Seawalls on the coast of Florida come under the jurisdiction of the Florida Development of Environmental Regulation (DERM) Division. In addition to evaluating the structural condition of a seawall, the DERM has special requirements for seawalls at or near the Erosion Control Line (ECL). A coastal engineering analysis is required to determine if an existing seawall will be affected by a 30-year coastal storm event. If the existing wall is within the 30-year Erosion Projection, then the property owner must “provide scientific and engineering evidence that the armoring structure (seawall) has been designed, constructed, and maintained to survive the effects of a 30-year storm and provide protection to existing and proposed structures from the erosion associated with that event.” The DERM requires certification by a professional engineer that the seawall was designed, constructed, and is in adequate condition to meet the following criteria:
- The top of the seawall must be at or above the predicted maximum wave crest elevation, considering the eroded beach profile, of the 30-year design storm.

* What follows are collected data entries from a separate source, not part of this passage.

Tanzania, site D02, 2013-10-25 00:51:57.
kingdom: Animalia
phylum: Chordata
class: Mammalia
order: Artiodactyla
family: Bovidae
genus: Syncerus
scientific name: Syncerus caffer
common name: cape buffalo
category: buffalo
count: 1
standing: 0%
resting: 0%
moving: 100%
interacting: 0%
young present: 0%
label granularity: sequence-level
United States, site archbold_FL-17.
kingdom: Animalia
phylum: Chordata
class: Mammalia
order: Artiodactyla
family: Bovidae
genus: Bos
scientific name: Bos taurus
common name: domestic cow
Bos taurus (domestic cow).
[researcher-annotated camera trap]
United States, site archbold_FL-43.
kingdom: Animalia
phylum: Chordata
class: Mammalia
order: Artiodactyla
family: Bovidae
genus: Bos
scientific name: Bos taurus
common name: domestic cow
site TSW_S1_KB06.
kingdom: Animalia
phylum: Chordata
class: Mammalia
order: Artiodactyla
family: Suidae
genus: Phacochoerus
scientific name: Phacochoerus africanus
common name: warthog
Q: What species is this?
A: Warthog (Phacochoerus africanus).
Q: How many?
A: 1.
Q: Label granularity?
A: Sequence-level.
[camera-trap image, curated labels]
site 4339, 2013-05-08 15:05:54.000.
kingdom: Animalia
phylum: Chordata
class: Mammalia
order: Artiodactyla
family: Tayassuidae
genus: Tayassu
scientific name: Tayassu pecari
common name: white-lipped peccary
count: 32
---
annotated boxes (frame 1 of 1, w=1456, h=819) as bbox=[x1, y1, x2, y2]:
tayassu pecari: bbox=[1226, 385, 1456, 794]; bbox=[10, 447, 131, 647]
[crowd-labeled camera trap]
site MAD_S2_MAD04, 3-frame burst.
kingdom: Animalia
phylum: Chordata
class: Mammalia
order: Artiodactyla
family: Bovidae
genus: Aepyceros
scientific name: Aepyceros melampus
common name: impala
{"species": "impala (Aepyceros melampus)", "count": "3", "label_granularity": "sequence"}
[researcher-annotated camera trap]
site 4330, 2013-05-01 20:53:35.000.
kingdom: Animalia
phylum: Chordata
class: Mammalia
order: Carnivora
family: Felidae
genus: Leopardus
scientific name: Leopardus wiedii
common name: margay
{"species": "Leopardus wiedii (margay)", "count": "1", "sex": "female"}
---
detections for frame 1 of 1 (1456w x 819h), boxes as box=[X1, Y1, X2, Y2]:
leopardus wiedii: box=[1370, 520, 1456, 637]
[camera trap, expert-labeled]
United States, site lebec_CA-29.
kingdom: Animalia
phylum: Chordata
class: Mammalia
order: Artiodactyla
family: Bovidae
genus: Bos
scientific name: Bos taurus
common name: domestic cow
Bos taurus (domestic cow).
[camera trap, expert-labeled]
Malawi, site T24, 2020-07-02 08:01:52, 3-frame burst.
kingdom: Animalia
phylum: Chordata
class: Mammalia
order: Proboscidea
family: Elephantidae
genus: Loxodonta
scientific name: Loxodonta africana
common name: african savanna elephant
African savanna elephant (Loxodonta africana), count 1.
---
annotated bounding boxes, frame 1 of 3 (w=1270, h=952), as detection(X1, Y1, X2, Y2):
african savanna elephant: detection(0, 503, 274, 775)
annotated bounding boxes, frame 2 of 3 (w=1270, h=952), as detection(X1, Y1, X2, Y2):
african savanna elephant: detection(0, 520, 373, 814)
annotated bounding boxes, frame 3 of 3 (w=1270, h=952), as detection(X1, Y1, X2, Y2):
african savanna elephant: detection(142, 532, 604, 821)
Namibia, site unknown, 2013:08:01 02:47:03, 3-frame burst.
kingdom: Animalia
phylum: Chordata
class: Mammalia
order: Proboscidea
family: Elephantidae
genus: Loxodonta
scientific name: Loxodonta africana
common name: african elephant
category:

- The seawall must be stable under the 30- year design storm including localized scour, with adequate penetration and toe protection to avoid settlement, toe failure, or loss of material from beneath or behind the armoring.
- The seawall must have sufficient continuity or return walls to prevent flanking under the design storm from impacting the proposed construction.
- The seawall must withstand the static and hydrodynamic forces of the 30-year design storm.
Required Documents to Build a New Seawall:
Below are a list of documents that may be necessary for you in order to obtain permitting for a Seawall or Bulkhead, depending on your project.
- Current DERM License and Approval
- City or Municipality Building permit (if needed)
- County Building permit (if needed)
- Copy of Survey
- Notice of Commencement (signed and notarized)
Seawalls typically require an environmental resource permit from several agencies including the county environmental resource management agency, the DERM, and the U.S. Army Corps of Engineers. Depending on the jurisdiction, the local water management district may also issue a permit. Seawalls require a permit generally from the state agency such as the DERM.